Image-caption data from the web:
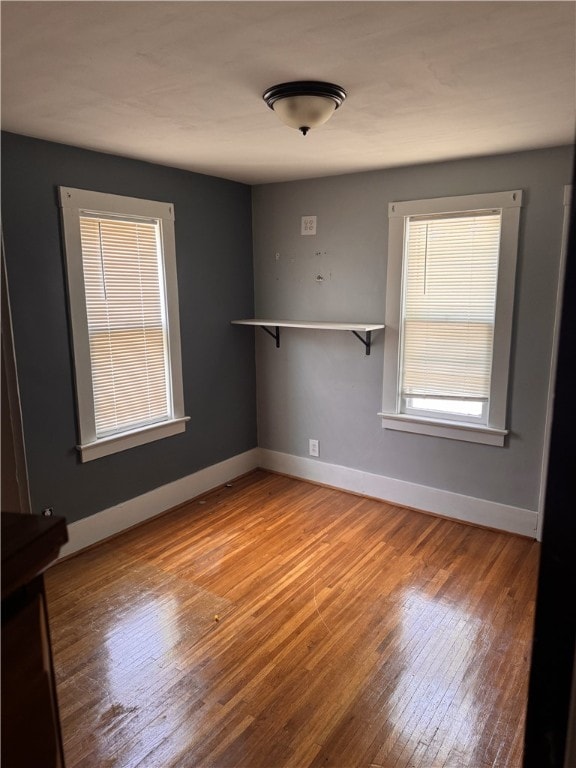 94 Wetmore Park, Rochester, NY 14606 - empty room with wood finished floors and baseboards
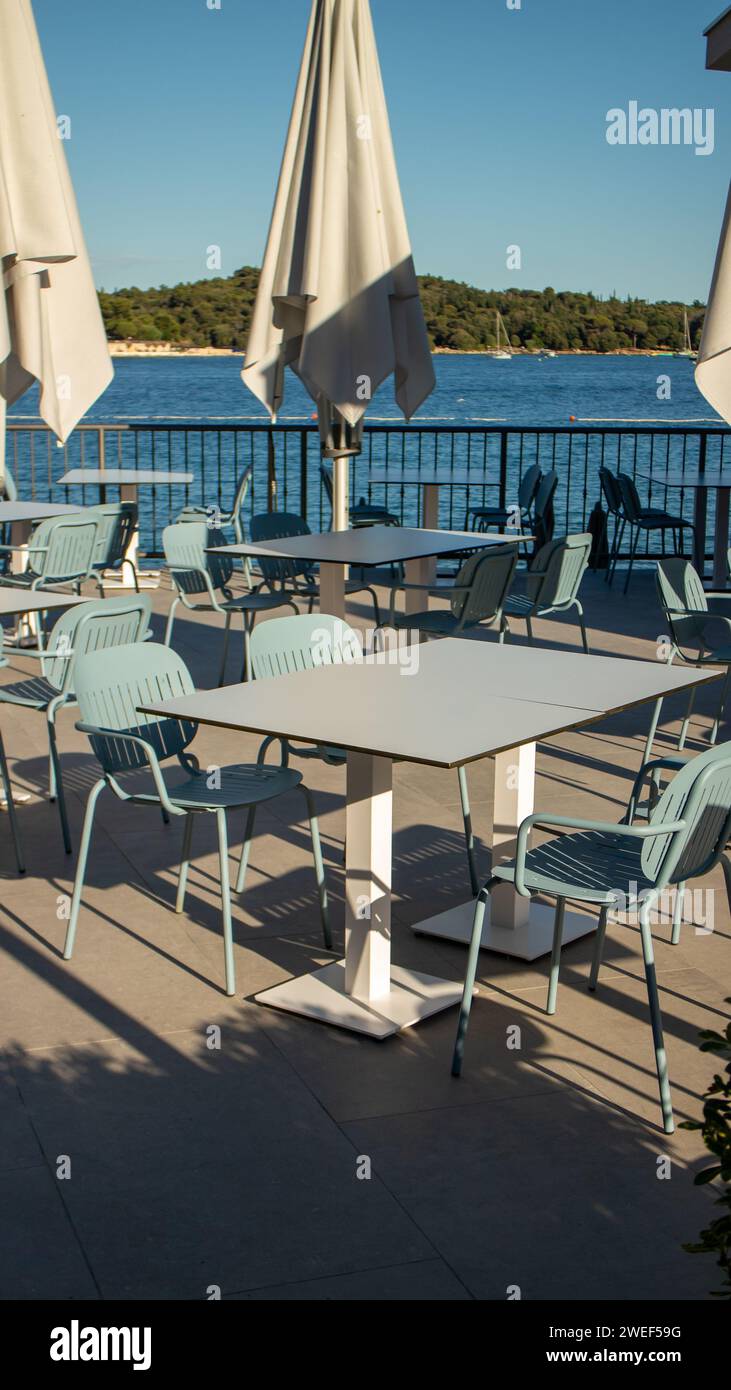 empty restaurant tables next to sea Stock Photo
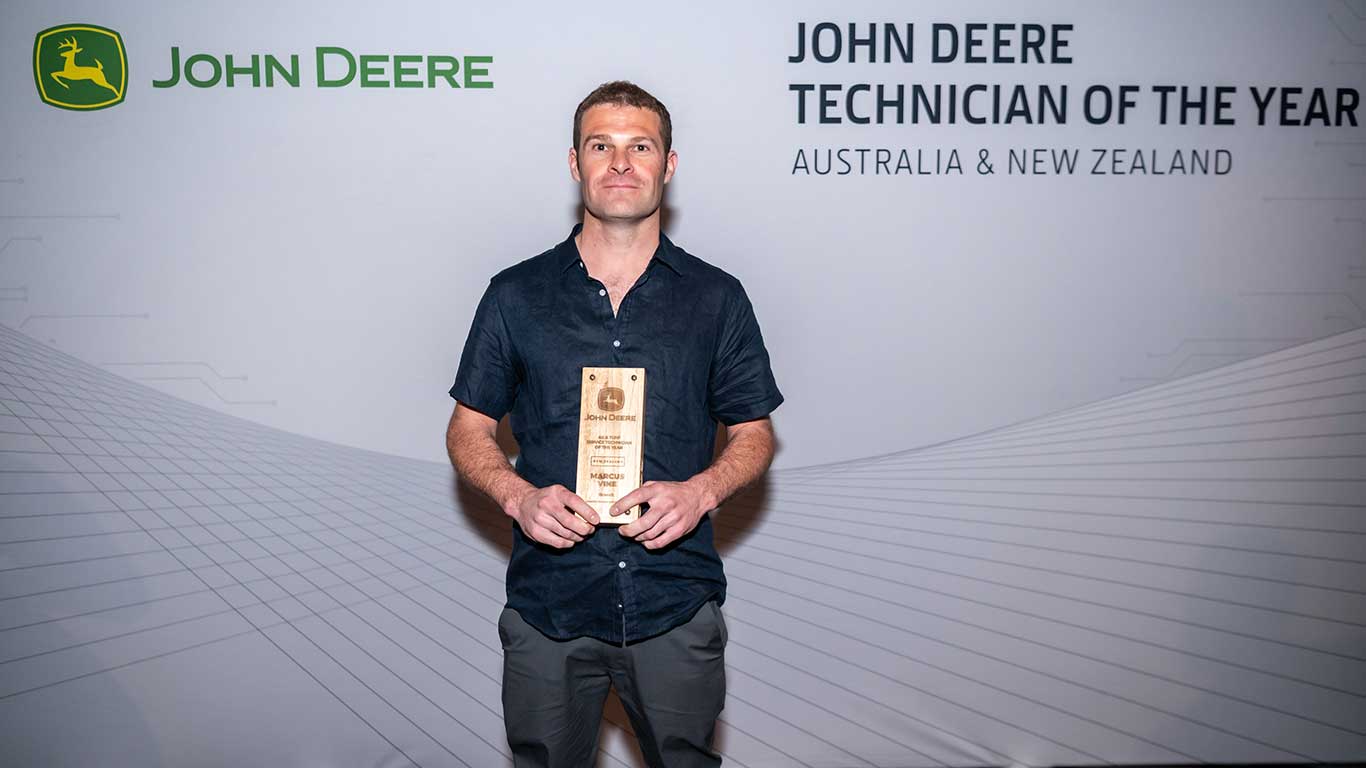 Marcus Vine displaying his award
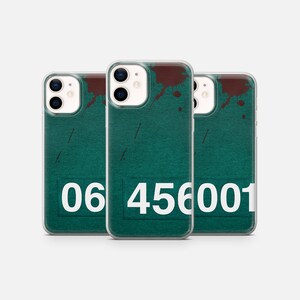 Peut inclure: Trois coques de téléphone transparentes avec un design vert et blanc. Les coques présentent un numéro "06 456001" imprimé au dos. Les coques ont des éclaboussures de peinture brunes au dos.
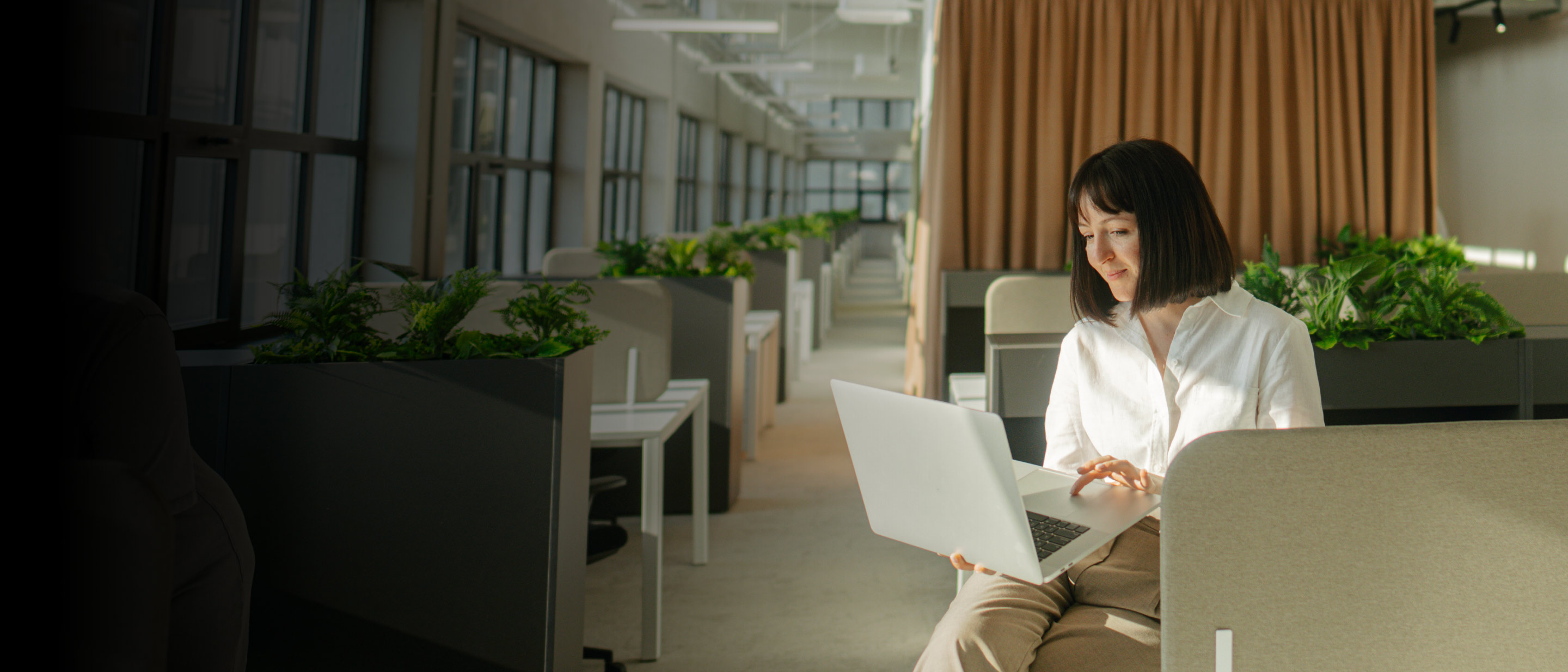 Saulaina biroja telpa ar rindā izkārtotām darbvietām un augiem; priekšplānā persona ar klēpjdatoru.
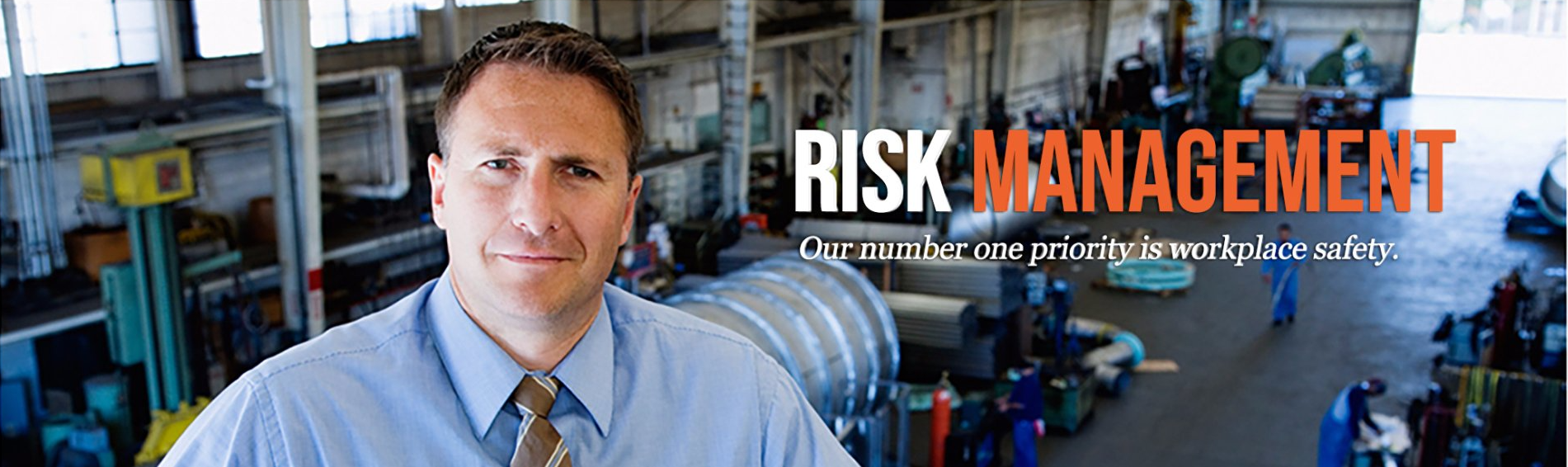 A man in a blue shirt and tie is standing in a factory.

→ **What to produce**: Can you arrange every entry above as a Markdown table with the columns No. and Line, one numbered row per line, skipping blank lines and leaving out the pictures?

→ **Answer to this exercise**:
| No. | Line |
|---|---|
| 1 |  94 Wetmore Park, Rochester, NY 14606 - empty room with wood finished floors and baseboards |
| 2 |  empty restaurant tables next to sea Stock Photo |
| 3 |  Marcus Vine displaying his award |
| 4 |  Peut inclure: Trois coques de téléphone transparentes avec un design vert et blanc. Les coques présentent un numéro "06 456001" imprimé au dos. Les coques ont des éclaboussures de peinture brunes au dos. |
| 5 |  Saulaina biroja telpa ar rindā izkārtotām darbvietām un augiem; priekšplānā persona ar klēpjdatoru. |
| 6 |  A man in a blue shirt and tie is standing in a factory. |